- ACTIVITY -
Without any pictures, print the lines below from the one that has "Книга 500 Jahre" through the one that has "hình ảnh cung", exactly and nothing else.

- SUPPLIED RECORDS -
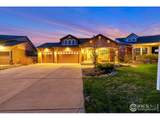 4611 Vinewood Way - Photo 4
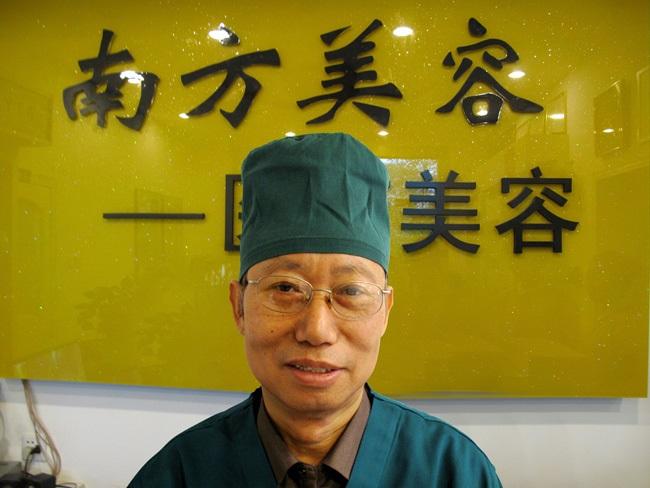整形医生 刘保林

* * *

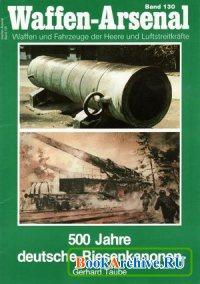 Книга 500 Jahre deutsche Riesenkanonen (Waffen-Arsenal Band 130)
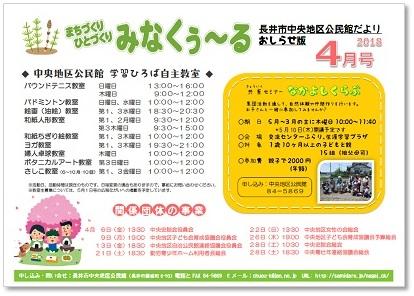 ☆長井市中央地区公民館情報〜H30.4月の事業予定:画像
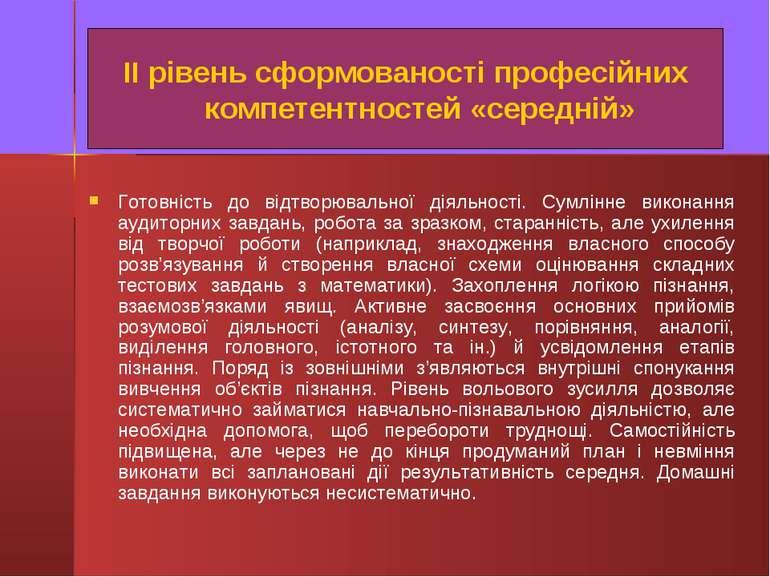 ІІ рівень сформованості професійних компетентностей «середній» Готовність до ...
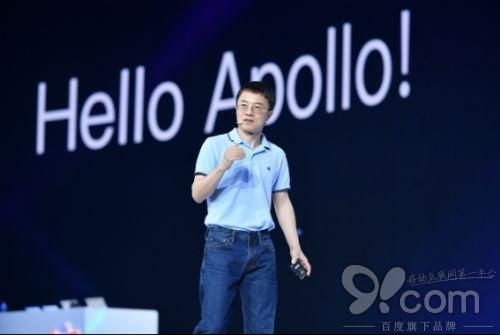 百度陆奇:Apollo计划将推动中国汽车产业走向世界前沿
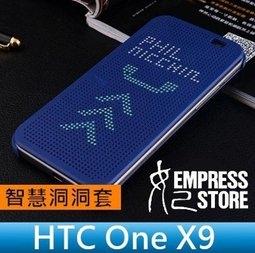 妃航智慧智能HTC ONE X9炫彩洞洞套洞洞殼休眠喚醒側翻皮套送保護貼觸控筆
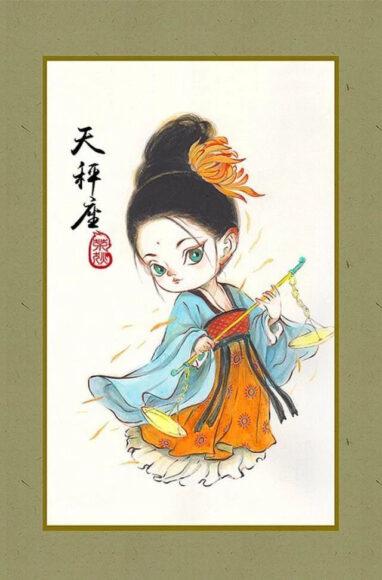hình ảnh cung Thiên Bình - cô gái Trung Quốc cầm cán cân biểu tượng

* * *

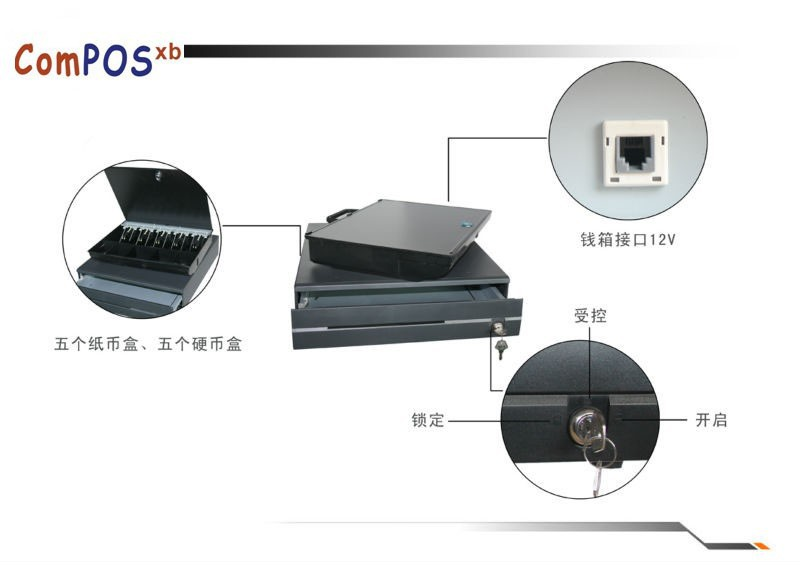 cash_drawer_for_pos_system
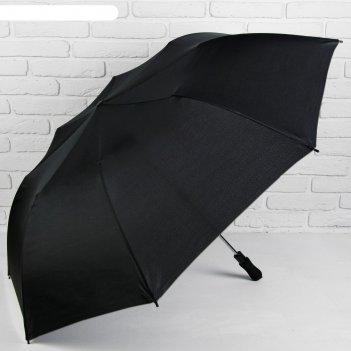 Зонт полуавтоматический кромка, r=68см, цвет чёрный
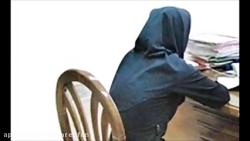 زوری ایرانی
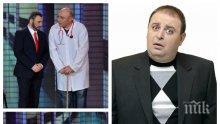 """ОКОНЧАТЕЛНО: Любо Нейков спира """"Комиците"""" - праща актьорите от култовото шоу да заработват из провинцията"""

- WORKED SOLUTION -
 Книга 500 Jahre deutsche Riesenkanonen (Waffen-Arsenal Band 130)
 ☆長井市中央地区公民館情報〜H30.4月の事業予定:画像
 ІІ рівень сформованості професійних компетентностей «середній» Готовність до ...
 百度陆奇:Apollo计划将推动中国汽车产业走向世界前沿
 妃航智慧智能HTC ONE X9炫彩洞洞套洞洞殼休眠喚醒側翻皮套送保護貼觸控筆
hình ảnh cung Thiên Bình - cô gái Trung Quốc cầm cán cân biểu tượng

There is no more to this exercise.